Justin: I haven’t made the announcement or anything yet, but kind of the next big phase of our life is we’re probably going to stop travelling here pretty soon. And we want to buy a big piece of land here in Tennessee, you know, like 1500 acres, kind of create a compound, a place people can kind of come out to and do a very different type of mastermind. I don’t even want to call it a mastermind, but, you know, I’m thinking bonfires and beers and just really having a good, honest time, in nature, and laughs and maybe some tears. And for myself as well, just getting back to nature, you know, that’s, you know, the real me would love to just be out in an art studio and you know, with a creek that runs through it in the mountains, and I would be just fine being all by myself in the woods. And so I’m getting there. That’s kind of what I’m really excited about. We’re building this compound, this piece of land; I want to create a place that my whole family can have a free vacation, they can come out every year and instead of having to pay for vacation, you know, they can just come out to the land and have a great time for a week and unwind and not have to worry about expenses and everything’s covered for them.
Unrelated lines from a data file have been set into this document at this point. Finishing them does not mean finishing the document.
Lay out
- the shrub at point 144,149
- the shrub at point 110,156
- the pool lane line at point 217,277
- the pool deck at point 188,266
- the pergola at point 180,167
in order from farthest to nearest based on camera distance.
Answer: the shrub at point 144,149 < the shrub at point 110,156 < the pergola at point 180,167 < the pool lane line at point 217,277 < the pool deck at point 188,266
James: That’s something I can really support. I believe you when you say it, and I’m picturing it now. It’s awesome. I remember reading Joe Sugarman’s books, and he used to run boot camps at his ranch. And that gave me the idea to, combined with Perry Marshall, who used to run bobsled events at his place.
Justin: Oh, wow.
James: Like, those two ideas led me to running workshops in my place when I lived on five acres. I used to do SilverCircle intensives there, and it kind of led to me doing the thing with Ezra in Hawaii, which is how I got started surfing six years ago, and then led to doing the Maldives experiences. I love those sort of things.
Justin: Yeah. I’m going to create the most redneck mastermind anybody has ever seen.
James: That’s hilarious.
Justin: You have to be wearing jeans and a flannel. You know, it’s going to be a good time.
James: Do you get to shoot tin cans?
Justin: Absolutely, absolutely.
James: All right, well, sounds like an experience, that’s for sure.
Justin: Yeah. Great talking to you, buddy.
James: You too, Justin. Take care.
That’s Justin Brooke from adskills.com sharing behind the scenes, Episode 692.